* Requirement: All of the data below should be returned exactly.

[Dataset entries]
Segment Open

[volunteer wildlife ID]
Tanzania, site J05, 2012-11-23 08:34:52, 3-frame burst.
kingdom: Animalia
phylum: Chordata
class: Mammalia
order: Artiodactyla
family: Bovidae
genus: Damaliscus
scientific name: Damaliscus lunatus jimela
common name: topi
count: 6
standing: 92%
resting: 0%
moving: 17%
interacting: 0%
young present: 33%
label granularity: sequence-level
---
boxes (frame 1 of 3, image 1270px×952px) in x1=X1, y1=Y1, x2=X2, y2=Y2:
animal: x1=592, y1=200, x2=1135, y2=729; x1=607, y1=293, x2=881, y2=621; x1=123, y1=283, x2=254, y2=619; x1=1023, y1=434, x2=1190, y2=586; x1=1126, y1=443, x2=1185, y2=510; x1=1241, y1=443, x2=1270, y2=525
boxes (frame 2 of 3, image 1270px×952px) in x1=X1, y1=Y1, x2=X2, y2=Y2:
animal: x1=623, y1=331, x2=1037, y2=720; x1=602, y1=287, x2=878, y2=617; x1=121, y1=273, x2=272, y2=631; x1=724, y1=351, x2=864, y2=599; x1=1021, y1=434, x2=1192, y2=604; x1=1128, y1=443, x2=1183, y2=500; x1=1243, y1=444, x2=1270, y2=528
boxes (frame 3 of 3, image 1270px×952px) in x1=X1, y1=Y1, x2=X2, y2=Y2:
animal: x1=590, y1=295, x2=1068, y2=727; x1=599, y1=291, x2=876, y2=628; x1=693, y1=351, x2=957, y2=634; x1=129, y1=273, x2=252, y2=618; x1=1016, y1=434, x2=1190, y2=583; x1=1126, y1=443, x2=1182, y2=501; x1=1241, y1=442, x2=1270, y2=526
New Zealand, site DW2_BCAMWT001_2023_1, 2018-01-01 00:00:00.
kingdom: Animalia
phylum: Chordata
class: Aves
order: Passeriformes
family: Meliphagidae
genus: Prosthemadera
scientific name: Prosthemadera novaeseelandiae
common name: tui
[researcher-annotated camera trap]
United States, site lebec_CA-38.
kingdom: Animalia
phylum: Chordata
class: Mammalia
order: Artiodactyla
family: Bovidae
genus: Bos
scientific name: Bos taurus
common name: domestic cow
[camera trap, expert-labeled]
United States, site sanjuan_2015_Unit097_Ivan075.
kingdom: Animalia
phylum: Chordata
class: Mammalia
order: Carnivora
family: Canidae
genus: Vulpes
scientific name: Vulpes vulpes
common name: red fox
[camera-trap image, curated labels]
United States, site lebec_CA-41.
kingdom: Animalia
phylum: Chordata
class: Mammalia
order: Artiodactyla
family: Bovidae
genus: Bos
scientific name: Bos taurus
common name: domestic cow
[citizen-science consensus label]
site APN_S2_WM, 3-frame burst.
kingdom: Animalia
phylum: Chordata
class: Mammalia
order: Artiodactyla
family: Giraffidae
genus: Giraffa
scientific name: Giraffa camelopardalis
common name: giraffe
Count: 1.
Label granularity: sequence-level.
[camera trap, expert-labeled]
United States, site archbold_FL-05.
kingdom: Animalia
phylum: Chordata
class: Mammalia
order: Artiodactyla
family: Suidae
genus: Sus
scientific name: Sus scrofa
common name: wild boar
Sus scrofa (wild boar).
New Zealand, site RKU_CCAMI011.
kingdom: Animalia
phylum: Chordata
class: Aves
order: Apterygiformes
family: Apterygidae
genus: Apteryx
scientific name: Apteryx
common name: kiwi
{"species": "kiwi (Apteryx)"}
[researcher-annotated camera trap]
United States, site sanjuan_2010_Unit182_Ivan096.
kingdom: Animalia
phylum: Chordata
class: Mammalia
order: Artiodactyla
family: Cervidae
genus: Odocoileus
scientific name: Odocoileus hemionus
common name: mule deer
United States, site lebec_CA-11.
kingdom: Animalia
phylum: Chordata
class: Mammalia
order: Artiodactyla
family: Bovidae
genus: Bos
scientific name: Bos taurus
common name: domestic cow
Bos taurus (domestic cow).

Segment Closed

* Solved problem:
[volunteer wildlife ID]
Tanzania, site J05, 2012-11-23 08:34:52, 3-frame burst.
kingdom: Animalia
phylum: Chordata
class: Mammalia
order: Artiodactyla
family: Bovidae
genus: Damaliscus
scientific name: Damaliscus lunatus jimela
common name: topi
count: 6
standing: 92%
resting: 0%
moving: 17%
interacting: 0%
young present: 33%
label granularity: sequence-level
---
boxes (frame 1 of 3, image 1270px×952px) in x1=X1, y1=Y1, x2=X2, y2=Y2:
animal: x1=592, y1=200, x2=1135, y2=729; x1=607, y1=293, x2=881, y2=621; x1=123, y1=283, x2=254, y2=619; x1=1023, y1=434, x2=1190, y2=586; x1=1126, y1=443, x2=1185, y2=510; x1=1241, y1=443, x2=1270, y2=525
boxes (frame 2 of 3, image 1270px×952px) in x1=X1, y1=Y1, x2=X2, y2=Y2:
animal: x1=623, y1=331, x2=1037, y2=720; x1=602, y1=287, x2=878, y2=617; x1=121, y1=273, x2=272, y2=631; x1=724, y1=351, x2=864, y2=599; x1=1021, y1=434, x2=1192, y2=604; x1=1128, y1=443, x2=1183, y2=500; x1=1243, y1=444, x2=1270, y2=528
boxes (frame 3 of 3, image 1270px×952px) in x1=X1, y1=Y1, x2=X2, y2=Y2:
animal: x1=590, y1=295, x2=1068, y2=727; x1=599, y1=291, x2=876, y2=628; x1=693, y1=351, x2=957, y2=634; x1=129, y1=273, x2=252, y2=618; x1=1016, y1=434, x2=1190, y2=583; x1=1126, y1=443, x2=1182, y2=501; x1=1241, y1=442, x2=1270, y2=526
New Zealand, site DW2_BCAMWT001_2023_1, 2018-01-01 00:00:00.
kingdom: Animalia
phylum: Chordata
class: Aves
order: Passeriformes
family: Meliphagidae
genus: Prosthemadera
scientific name: Prosthemadera novaeseelandiae
common name: tui
[researcher-annotated camera trap]
United States, site lebec_CA-38.
kingdom: Animalia
phylum: Chordata
class: Mammalia
order: Artiodactyla
family: Bovidae
genus: Bos
scientific name: Bos taurus
common name: domestic cow
[camera trap, expert-labeled]
United States, site sanjuan_2015_Unit097_Ivan075.
kingdom: Animalia
phylum: Chordata
class: Mammalia
order: Carnivora
family: Canidae
genus: Vulpes
scientific name: Vulpes vulpes
common name: red fox
[camera-trap image, curated labels]
United States, site lebec_CA-41.
kingdom: Animalia
phylum: Chordata
class: Mammalia
order: Artiodactyla
family: Bovidae
genus: Bos
scientific name: Bos taurus
common name: domestic cow
[citizen-science consensus label]
site APN_S2_WM, 3-frame burst.
kingdom: Animalia
phylum: Chordata
class: Mammalia
order: Artiodactyla
family: Giraffidae
genus: Giraffa
scientific name: Giraffa camelopardalis
common name: giraffe
Count: 1.
Label granularity: sequence-level.
[camera trap, expert-labeled]
United States, site archbold_FL-05.
kingdom: Animalia
phylum: Chordata
class: Mammalia
order: Artiodactyla
family: Suidae
genus: Sus
scientific name: Sus scrofa
common name: wild boar
Sus scrofa (wild boar).
New Zealand, site RKU_CCAMI011.
kingdom: Animalia
phylum: Chordata
class: Aves
order: Apterygiformes
family: Apterygidae
genus: Apteryx
scientific name: Apteryx
common name: kiwi
{"species": "kiwi (Apteryx)"}
[researcher-annotated camera trap]
United States, site sanjuan_2010_Unit182_Ivan096.
kingdom: Animalia
phylum: Chordata
class: Mammalia
order: Artiodactyla
family: Cervidae
genus: Odocoileus
scientific name: Odocoileus hemionus
common name: mule deer
United States, site lebec_CA-11.
kingdom: Animalia
phylum: Chordata
class: Mammalia
order: Artiodactyla
family: Bovidae
genus: Bos
scientific name: Bos taurus
common name: domestic cow
Bos taurus (domestic cow).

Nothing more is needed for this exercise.